The line containing "What separating distance" and every line after it, through the last, are to be extracted exactly; no other lines belong in the answer.

====

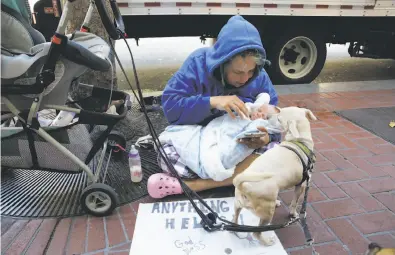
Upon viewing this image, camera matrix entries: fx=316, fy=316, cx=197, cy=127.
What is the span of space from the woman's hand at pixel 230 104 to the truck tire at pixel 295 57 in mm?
3108

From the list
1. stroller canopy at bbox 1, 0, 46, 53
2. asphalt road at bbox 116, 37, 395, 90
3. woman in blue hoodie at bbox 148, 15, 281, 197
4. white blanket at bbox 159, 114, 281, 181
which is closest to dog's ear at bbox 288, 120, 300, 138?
white blanket at bbox 159, 114, 281, 181

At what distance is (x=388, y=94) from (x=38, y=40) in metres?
4.59

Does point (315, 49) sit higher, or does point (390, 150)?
point (315, 49)

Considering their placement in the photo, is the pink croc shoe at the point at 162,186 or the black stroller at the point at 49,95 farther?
the pink croc shoe at the point at 162,186

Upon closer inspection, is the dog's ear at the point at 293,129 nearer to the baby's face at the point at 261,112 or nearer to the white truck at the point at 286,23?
the baby's face at the point at 261,112

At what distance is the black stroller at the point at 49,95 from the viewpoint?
1793mm

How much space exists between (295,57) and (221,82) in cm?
334

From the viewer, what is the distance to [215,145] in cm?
226

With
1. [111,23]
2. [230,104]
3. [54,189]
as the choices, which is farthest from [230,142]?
[54,189]

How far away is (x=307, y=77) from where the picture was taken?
17.4ft

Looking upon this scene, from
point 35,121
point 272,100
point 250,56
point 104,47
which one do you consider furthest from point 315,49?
point 35,121

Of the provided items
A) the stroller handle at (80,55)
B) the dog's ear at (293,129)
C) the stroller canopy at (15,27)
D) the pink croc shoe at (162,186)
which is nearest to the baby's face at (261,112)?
the dog's ear at (293,129)

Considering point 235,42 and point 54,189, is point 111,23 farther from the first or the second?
point 54,189

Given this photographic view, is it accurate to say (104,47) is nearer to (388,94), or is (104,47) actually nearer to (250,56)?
(250,56)
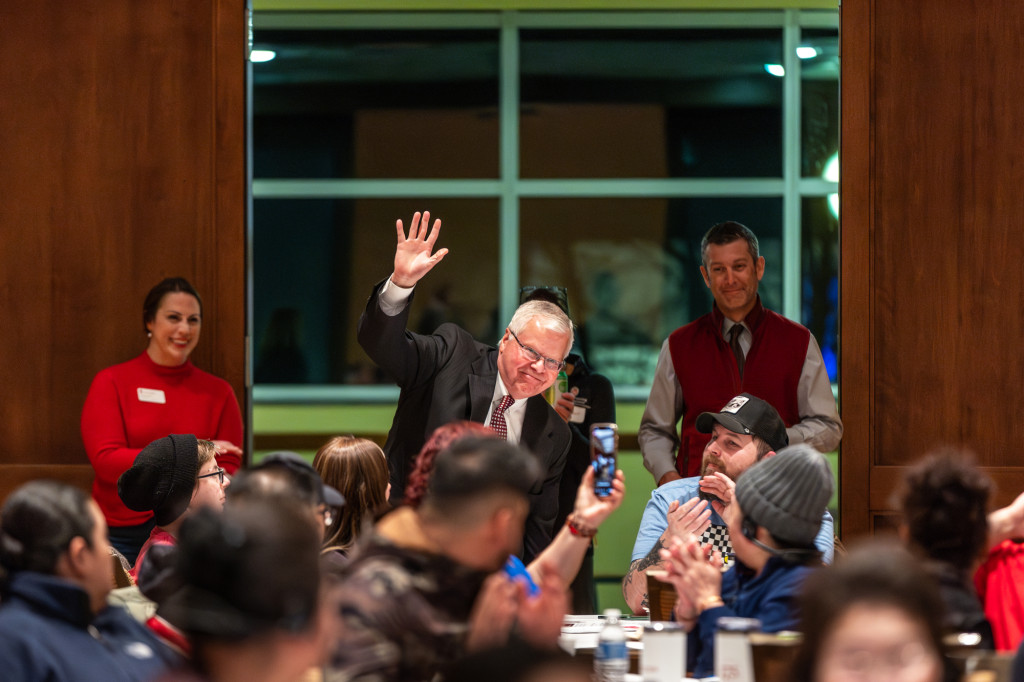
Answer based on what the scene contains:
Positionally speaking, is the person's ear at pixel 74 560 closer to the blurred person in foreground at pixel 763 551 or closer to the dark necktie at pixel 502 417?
the blurred person in foreground at pixel 763 551

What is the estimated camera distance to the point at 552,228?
7062 millimetres

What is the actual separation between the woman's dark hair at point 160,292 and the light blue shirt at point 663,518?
189 centimetres

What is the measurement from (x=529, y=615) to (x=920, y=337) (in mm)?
2833

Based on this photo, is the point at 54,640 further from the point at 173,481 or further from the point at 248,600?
the point at 173,481

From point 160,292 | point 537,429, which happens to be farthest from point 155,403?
point 537,429

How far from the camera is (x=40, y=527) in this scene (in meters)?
1.95

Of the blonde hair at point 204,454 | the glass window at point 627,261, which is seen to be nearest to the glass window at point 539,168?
the glass window at point 627,261

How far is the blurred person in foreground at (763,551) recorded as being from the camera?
2.24m

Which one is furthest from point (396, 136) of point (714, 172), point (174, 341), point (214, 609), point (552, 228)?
point (214, 609)

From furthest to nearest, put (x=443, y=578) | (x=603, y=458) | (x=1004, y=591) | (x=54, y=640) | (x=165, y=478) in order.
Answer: (x=165, y=478) → (x=1004, y=591) → (x=603, y=458) → (x=54, y=640) → (x=443, y=578)

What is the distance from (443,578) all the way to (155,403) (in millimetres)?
2492

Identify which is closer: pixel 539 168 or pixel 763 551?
pixel 763 551

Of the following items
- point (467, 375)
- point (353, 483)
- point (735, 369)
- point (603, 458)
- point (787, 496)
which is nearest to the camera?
point (787, 496)

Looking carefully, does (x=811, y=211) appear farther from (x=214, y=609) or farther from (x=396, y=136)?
(x=214, y=609)
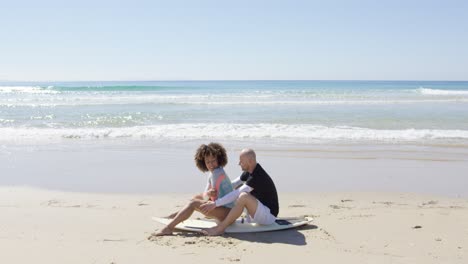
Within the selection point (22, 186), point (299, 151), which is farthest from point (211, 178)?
point (299, 151)

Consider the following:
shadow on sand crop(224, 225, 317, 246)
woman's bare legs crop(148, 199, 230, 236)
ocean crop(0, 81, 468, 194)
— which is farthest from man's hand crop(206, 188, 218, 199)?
ocean crop(0, 81, 468, 194)

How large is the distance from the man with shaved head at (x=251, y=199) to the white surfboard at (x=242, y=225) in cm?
7

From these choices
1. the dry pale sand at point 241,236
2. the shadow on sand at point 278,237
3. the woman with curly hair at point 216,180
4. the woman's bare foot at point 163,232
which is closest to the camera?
the dry pale sand at point 241,236

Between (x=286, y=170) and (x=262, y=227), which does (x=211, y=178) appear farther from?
(x=286, y=170)

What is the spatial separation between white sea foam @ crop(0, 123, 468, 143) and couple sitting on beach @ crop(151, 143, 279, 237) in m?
6.89

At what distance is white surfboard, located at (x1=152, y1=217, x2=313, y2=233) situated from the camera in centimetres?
500

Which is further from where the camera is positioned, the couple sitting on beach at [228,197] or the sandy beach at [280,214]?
the couple sitting on beach at [228,197]

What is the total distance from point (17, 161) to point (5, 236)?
508 centimetres

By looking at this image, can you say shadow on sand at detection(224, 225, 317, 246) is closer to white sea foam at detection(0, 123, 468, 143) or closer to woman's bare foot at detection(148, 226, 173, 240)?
woman's bare foot at detection(148, 226, 173, 240)

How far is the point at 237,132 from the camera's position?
44.7 ft

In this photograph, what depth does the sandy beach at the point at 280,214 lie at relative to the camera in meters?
4.33

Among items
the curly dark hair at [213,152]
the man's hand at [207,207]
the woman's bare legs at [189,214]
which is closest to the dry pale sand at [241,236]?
the woman's bare legs at [189,214]

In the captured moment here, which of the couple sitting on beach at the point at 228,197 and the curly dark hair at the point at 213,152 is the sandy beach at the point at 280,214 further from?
the curly dark hair at the point at 213,152

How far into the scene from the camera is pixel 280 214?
5887 mm
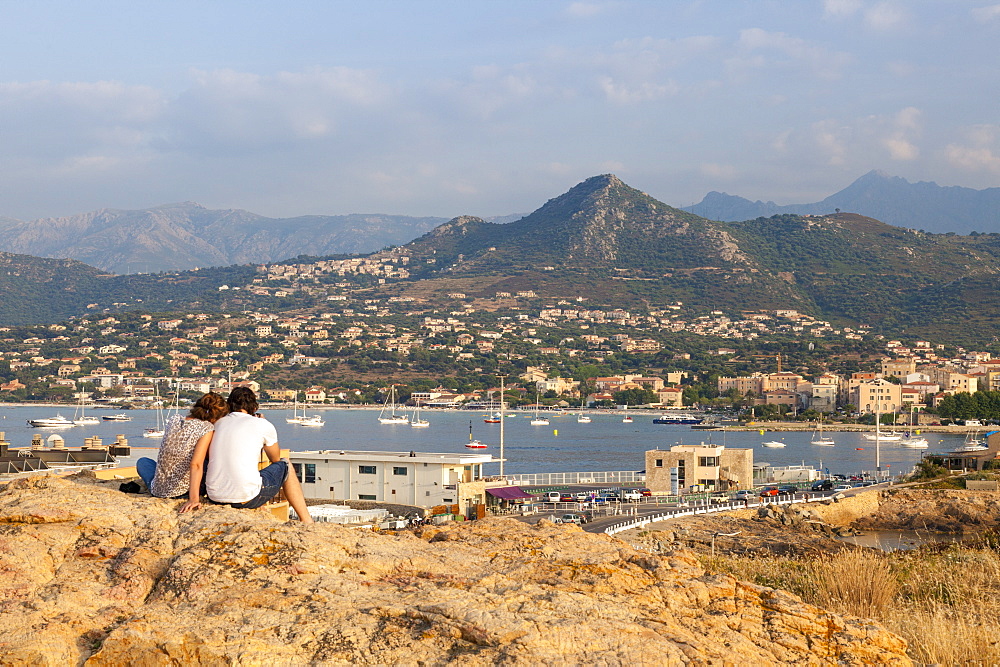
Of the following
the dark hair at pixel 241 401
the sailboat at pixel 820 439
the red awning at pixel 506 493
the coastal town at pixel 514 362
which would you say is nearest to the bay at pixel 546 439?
the sailboat at pixel 820 439

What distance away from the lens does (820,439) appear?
92.6 m

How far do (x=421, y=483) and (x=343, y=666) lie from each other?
2406cm

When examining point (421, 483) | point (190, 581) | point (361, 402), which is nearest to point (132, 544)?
point (190, 581)

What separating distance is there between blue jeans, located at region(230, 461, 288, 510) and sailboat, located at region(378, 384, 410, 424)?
105m

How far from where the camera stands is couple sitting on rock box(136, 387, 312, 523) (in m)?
5.50

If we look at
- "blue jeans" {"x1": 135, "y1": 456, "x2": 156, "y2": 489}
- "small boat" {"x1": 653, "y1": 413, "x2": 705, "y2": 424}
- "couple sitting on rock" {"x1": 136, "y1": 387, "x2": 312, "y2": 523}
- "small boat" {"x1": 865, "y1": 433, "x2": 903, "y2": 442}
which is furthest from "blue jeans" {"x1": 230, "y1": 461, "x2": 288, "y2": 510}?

====

● **FINAL RESULT**:
What separating distance is there between blue jeans, located at region(230, 461, 288, 510) and sailboat, located at region(378, 384, 410, 424)?
105m

How far from where the camera stands is couple sitting on rock box(136, 387, 312, 523) (in m)?
5.50

If we look at
- "blue jeans" {"x1": 135, "y1": 456, "x2": 156, "y2": 489}
- "small boat" {"x1": 653, "y1": 413, "x2": 705, "y2": 424}
- "couple sitting on rock" {"x1": 136, "y1": 387, "x2": 312, "y2": 523}
- "small boat" {"x1": 865, "y1": 433, "x2": 903, "y2": 442}
which is furthest from "blue jeans" {"x1": 230, "y1": 461, "x2": 288, "y2": 510}?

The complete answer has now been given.